Training falled after 60000 iterations

Question

Training falled after 60000 iterations

qiuqiangkong opened this issue 5 years ago · comments

Hi, really brilliant code! when I run the pytorch implementation, I found the trianing and validation loss increases dramtically after 60000 iterations. The loss curve looks like: https://drive.google.com/open?id=1_64-jD3hOtXmrOoVMq5hD8pWfmEUc7yE

Do you have any idea of this increased loss? Thank you very much!

Qiuqiang

CJ Carr · Answer 1 · Thu Dec 06 2018 10:45:32 GMT+0800 (China Standard Time)

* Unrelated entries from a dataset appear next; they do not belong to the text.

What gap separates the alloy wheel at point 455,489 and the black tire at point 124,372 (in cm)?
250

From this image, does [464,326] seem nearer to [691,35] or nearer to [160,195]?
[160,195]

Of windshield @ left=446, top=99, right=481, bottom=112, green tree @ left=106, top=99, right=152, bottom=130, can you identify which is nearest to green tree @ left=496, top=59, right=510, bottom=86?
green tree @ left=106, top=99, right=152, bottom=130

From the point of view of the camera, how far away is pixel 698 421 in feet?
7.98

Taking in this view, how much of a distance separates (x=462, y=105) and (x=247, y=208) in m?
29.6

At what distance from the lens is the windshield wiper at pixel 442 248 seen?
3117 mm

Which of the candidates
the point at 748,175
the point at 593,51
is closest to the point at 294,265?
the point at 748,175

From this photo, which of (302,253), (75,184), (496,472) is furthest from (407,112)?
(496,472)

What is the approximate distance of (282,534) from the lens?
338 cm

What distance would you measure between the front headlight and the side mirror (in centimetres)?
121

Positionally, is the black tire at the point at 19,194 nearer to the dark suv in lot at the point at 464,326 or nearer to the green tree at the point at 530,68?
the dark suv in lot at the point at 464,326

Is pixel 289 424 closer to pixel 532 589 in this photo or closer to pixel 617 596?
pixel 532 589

The pytorch implementation doesn’t behave exactly the same as theano version. For example, they implement normalization differently. And even if they were coded the same, frameworks make different-level assumptions, and it doesnt translate perfectly. My pytorch version runs faster but the quality isnt as good. It’s notoriously hard to debug moving a model from one framework to another. One thing the pytorch version could benefit from is adding skip connections. I recommend doing it and submitting a PR :) As for why gradient descent does that sometimes, good question. I don’t know how to debug that. Maybe it got stuck in saddle and finally freed itself? No idea. Maybe try a different optimizer or learning rate. I saw a good poster at ICLR about cyclic learning rates.

…

On Wed, Dec 5, 2018 at 9:44 AM qiuqiangkong ***@***.***> wrote: Hi, really brilliant code! when I run the pytorch implementation, I found the trianing and validation loss increases dramtically after 60000 iterations. The loss curve looks like: https://drive.google.com/open?id=1_64-jD3hOtXmrOoVMq5hD8pWfmEUc7yE Do you have any idea of this increased loss? Thank you very much! Qiuqiang — You are receiving this because you are subscribed to this thread. Reply to this email directly, view it on GitHub <#26>, or mute the thread <https://github.com/notifications/unsubscribe-auth/ACVxZZVIWcy-8AearUphTnFRGeBgpyAUks5u19vlgaJpZM4ZC34P> .

qiuqiangkong · Answer 2 · Mon Dec 17 2018 19:47:30 GMT+0800 (China Standard Time)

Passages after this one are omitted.